Tens of prompts for ls and grep when exploring

Detailed Analysis

A Claude Code user reports a persistent and disruptive UX friction: despite configuring a comprehensive global allowlist explicitly permitting commands such as `ls`, `grep`, `cat`, `pwd`, and several `git` operations, the tool continues to generate repeated permission prompts for every invocation of those commands during codebase exploration sessions. The user is operating with the `/sandbox` mode enabled and has attempted thorough remediation steps, including removing the `.claude` directory entirely and performing a clean reinstall, neither of which resolved the behavior. The post reflects a configuration that appears correctly formed per Claude Code's documented JSON schema, raising questions about whether the sandbox execution environment overrides or ignores global allowlist settings in ways that are not clearly documented.

The core tension exposed here involves the interaction between Claude Code's permission model and its sandbox mode. Claude Code enforces a layered security architecture in which shell commands are validated through a combination of regex pattern matching and LLM-based vetting before execution.

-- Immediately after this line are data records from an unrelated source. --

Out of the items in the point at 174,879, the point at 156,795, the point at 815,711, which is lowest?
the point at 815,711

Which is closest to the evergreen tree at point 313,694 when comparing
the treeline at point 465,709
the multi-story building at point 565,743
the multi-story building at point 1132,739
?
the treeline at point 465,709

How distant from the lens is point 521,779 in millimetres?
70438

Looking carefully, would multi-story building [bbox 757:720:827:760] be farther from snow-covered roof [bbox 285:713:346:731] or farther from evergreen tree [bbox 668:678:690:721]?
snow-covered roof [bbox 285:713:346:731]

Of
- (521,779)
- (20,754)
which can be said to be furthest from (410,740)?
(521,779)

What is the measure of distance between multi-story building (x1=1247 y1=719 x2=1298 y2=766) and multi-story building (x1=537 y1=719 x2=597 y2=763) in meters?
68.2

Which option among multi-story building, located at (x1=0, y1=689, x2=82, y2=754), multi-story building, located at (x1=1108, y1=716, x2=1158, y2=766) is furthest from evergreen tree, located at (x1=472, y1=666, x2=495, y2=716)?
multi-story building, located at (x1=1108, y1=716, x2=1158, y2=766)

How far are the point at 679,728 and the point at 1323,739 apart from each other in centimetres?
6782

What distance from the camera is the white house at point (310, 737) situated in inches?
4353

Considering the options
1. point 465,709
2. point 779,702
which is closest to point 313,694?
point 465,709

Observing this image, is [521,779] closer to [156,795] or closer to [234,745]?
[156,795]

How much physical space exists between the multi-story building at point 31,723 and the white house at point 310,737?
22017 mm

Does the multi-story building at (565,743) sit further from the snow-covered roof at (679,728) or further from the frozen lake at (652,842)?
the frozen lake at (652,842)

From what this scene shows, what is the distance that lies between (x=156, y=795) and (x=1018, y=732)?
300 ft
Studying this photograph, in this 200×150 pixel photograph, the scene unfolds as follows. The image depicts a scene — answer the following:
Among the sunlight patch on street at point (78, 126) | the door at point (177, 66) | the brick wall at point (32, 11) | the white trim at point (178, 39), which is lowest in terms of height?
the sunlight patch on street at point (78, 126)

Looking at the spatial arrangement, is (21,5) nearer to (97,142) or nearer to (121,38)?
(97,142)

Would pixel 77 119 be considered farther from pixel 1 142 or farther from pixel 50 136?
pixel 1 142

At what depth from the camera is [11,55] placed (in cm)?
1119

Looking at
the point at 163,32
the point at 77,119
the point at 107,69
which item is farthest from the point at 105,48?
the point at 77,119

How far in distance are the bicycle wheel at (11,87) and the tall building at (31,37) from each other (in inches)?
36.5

The sandbox environment, designed to contain potentially unsafe operations, may operate under a stricter or separate permission evaluation pass that does not inherit or properly resolve entries from the global `settings.json` allowlist. If sandbox mode effectively re-evaluates all commands through its own trust pipeline regardless of pre-approved allowlists, users would experience exactly the behavior described — a flood of confirmation dialogs even for explicitly whitelisted, low-risk read-only commands like `grep` and `ls`.

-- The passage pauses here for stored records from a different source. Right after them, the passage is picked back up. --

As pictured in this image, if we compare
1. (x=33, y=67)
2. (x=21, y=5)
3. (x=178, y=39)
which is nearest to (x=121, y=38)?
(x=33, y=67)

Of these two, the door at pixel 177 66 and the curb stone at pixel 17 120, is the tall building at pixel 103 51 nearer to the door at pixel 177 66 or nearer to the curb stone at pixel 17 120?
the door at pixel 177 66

This issue matters because it strikes directly at the usability of Claude Code for one of its most fundamental advertised use cases: agentic codebase exploration. Claude Code's own internal system prompts, as documented in published prompt repositories, explicitly position the tool as a "file search specialist" that excels at navigating codebases using precisely these Unix utilities. A workflow where the agent must interrupt to seek human approval for every `grep` invocation effectively negates the agentic benefit, transforming what should be a fluid, autonomous exploration session into a manual, click-through process. The user's frustration is therefore not merely cosmetic — it represents a breakdown of the core value proposition of the product for a significant class of users engaged in read-only reconnaissance tasks.

More broadly, this episode reflects an ongoing and unresolved tension in agentic AI tooling between security guarantees and operational fluency. Anthropic and other AI development companies have converged on permission-gating as the primary mechanism for building user trust in autonomous agents, but the granularity and consistency of that gating remains immature. When sandbox environments and allowlist configurations produce contradictory or unpredictable behavior, it erodes trust in the configuration system itself — users cannot be confident that their expressed preferences are being honored. The fact that a clean reinstall failed to resolve the issue suggests the problem may lie in how Claude Code's runtime resolves permission scope at execution time rather than in corrupted local state, a distinction with significant implications for how Anthropic would need to address it through either documentation clarification or a bug fix in the permission evaluation pipeline.